Yes, objective measurements should definitely be the priority here as that's what this project is all about, and the resources and careful methodology required for proper scientific listening tests would be immense, too much for one person to organise.
I don't think listening tests prior to measuring would have any undue effects on the objective tests though, while eliminating a major source of subjective expectation bias, and so giving listening impressions a bit more reliability. Measurement selection bias can be easily eliminated by deciding beforehand on a fixed set of measurements that are made on all speakers.
@amirm using a standardised template for measurement reviews would help here (as well as for DAC/amp reviews), so no measurement is assumed, or forgotten to be measured/posted as has happened in the past. I think Reference Audio Analyzer's 'Reports for Pros' does this standardised format approach well e.g.
here is their report for the LG G7 and
here is their HiFiMan HE-400i report, which have the same structure for all DAC/headphones reports. Of course, further measurements can be made if a particular feature/failure needs more investigation, but all equipment should be tested with the same initial suite of measurements.

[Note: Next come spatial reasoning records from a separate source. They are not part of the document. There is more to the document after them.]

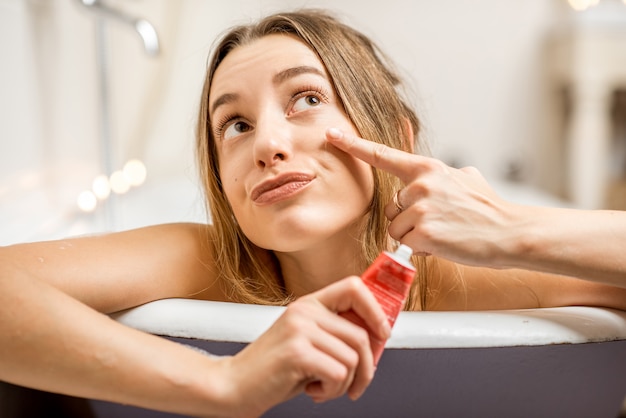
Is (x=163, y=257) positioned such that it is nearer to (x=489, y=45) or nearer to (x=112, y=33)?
(x=112, y=33)

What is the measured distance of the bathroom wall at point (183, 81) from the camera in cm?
160

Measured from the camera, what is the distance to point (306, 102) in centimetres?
90

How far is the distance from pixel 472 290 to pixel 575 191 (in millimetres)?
1919

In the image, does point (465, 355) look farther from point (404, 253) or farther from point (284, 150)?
point (284, 150)

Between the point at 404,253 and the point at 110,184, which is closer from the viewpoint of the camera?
the point at 404,253

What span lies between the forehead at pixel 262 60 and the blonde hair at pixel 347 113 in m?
0.02

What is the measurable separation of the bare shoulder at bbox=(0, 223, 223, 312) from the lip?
0.16 meters

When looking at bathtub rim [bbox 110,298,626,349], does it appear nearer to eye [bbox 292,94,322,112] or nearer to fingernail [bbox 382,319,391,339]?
fingernail [bbox 382,319,391,339]

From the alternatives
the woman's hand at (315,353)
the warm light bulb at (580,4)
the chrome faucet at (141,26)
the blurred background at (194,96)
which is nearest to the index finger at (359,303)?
the woman's hand at (315,353)

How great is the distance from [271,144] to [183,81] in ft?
5.90

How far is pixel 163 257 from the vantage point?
2.92 ft

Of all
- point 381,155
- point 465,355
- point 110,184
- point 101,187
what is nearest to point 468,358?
point 465,355

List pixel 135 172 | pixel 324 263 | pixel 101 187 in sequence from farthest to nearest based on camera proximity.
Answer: pixel 135 172 → pixel 101 187 → pixel 324 263

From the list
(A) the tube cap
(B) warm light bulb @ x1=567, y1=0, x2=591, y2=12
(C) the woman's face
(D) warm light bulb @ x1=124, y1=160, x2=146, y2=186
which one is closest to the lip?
(C) the woman's face
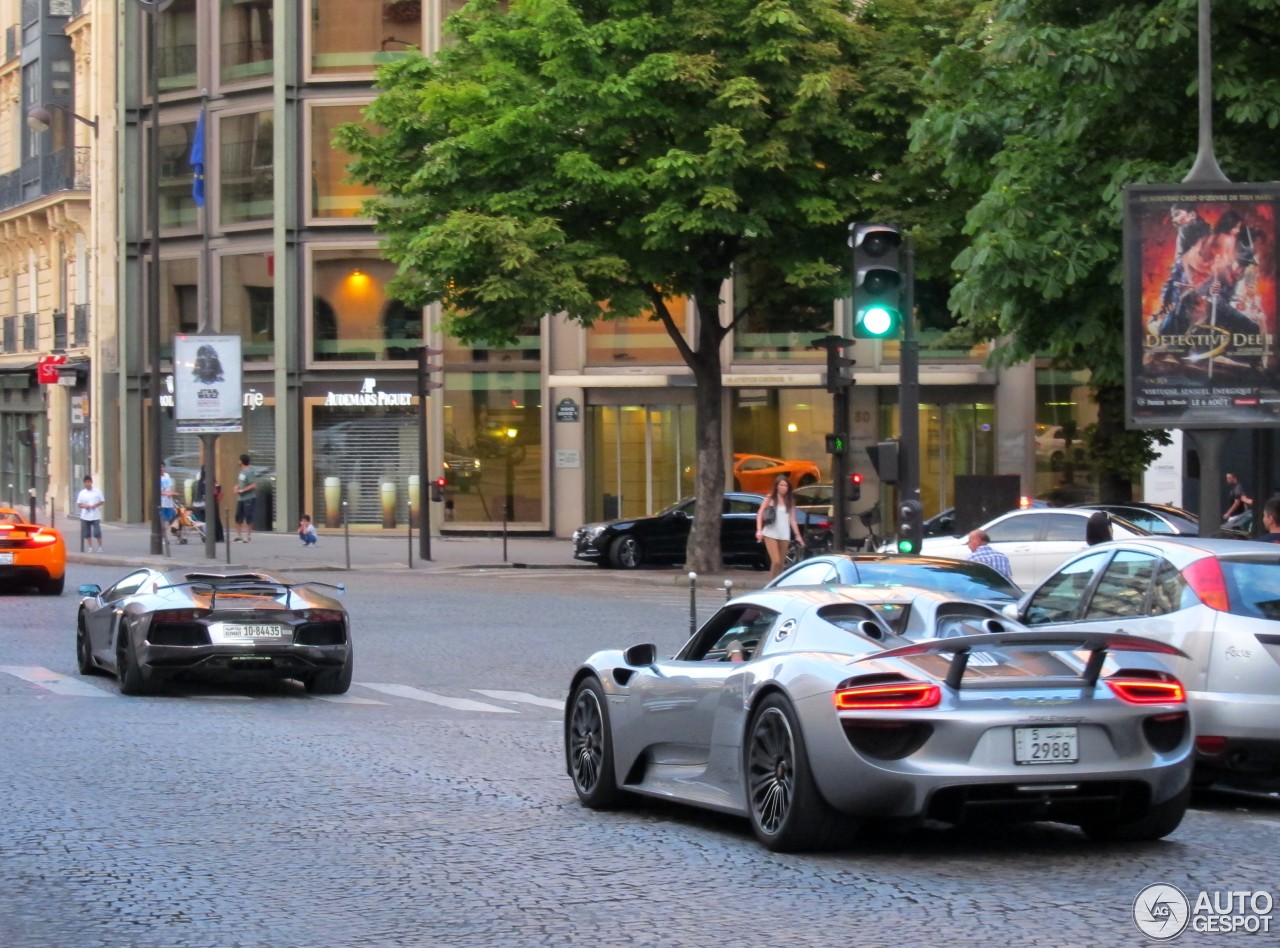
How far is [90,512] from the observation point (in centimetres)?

This leaves interpretation bias, which as you say, can be ameliorated by being 100% transparent and presenting all raw measurement data publicly (again, the same goes for the DAC/amp tests), offering opportunity for cross-checking, and will hopefully average out interpretation bias amongst people with different focus and areas of expertise. This could be done via public online cloud storage e.g. Google Drive / Dropbox / OneDrive.